Ein standardisiertes Verfahren gewährleistet eine sicherere Verabreichung und verringert die Inter- und Intravariabilität zwischen Patienten und Verabreichungen.

Ein Vaporisator ist ein Gerät, das medizinisches Cannabis in Form von getrockneten Blüten erhitzen kann. Beim Verdampfen entsteht eine niedrigere Temperatur als durch Verbrennung. Somit ermöglicht der Vaporisator dem Patienten Cannabis in Form von Dampf zu inhalieren, anstatt es zu rauchen. Durch die Inhalation können sich die Cannabinoide in der Pflanze durch die entstehende Hitze verflüchtigen, in den Blutkreislauf gelangen und das Gehirn schnell erreichen, womit eine schnell eintretende Linderung der Symptome erreicht wird. Darüber hinaus wird durch die Verdampfung die Verbrennung vermieden und potenziell schädliche Reizstoffe, die im Cannabisrauch enthalten sein können, reduziert.

Generell gilt, dass medizinisches Cannabis, das zur Inhalation bestimmt ist, schneller wirkt und die Wirkung kürzer anhält als dies bei Cannabisextrakten der Fall ist. Daher scheint sich Cannabis, das zur Inhalation bestimmt ist, eher für wiederkehrende akute oder episodisch auftretende Symptome zu eignen. Im Gegensatz dazu braucht medizinisches Cannabis, das zur oralen Einnahme bestimmt ist, für gewöhnlich länger, bis seine Wirkung einsetzt. Die Wirkung hält dann aber über einen längeren Zeitraum an. Daher eignet es sich besser zur Behandlung chronischer Beschwerden bzw. Krankheitszuständen.

Wechselwirkungen zwischen Medikamenten und Cannabinoiden sind möglich.4 Eine pharmakodynamische Wechselwirkung kann bei gleichzeitiger Gabe von spasmolytischen Medikamenten auftreten, was zu einer Abnahme des Muskeltonus führen kann und somit zu einem höheren Unfall-/Verletzungsrisiko führt.7

Pharmakodynamische Wechselwirkungen auf das ZNS (z. B. Schwindel, Verwirrung, Sedierung und Schläfrigkeit) sind bei gleichzeitiger Gabe mit Medikamenten, die eine ähnliche Wirkung auf das ZNS haben, wie z.B. zentral dämpfende Substanzen, nicht auszuschließen.3

Sowohl THC als auch CBD werden über das Cytochrom-P450-System (CYP-System) verstoffwechselt.

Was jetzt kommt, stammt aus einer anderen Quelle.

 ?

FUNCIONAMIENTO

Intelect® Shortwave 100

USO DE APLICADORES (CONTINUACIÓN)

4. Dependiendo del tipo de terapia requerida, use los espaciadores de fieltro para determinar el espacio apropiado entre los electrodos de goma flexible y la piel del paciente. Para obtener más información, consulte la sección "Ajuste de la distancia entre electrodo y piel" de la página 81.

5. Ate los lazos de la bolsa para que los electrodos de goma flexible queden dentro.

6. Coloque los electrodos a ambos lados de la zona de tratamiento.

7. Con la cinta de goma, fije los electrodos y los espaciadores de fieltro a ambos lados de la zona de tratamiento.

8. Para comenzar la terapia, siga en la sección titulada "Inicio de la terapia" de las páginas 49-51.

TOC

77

CYP2C9 und CYP3A4 sind die primären Enzyme, die an der Verstoffwechselung von THC beteiligt sind, während CYP2C19 und CYP3A4 die primären Enzyme der Verstoffwechselung von CBD sind.4,5 Inhibitoren dieser Enzyme können einen Anstieg, Induktoren eine Abnahme der systematischen Exposition von Cannabinoiden und ihrer aktiven Metaboliten bewirken, was eine Zunahme von Nebenwirkungen oder einen Verlust der Wirksamkeit von medizinischem Cannabis zur Folge haben kann.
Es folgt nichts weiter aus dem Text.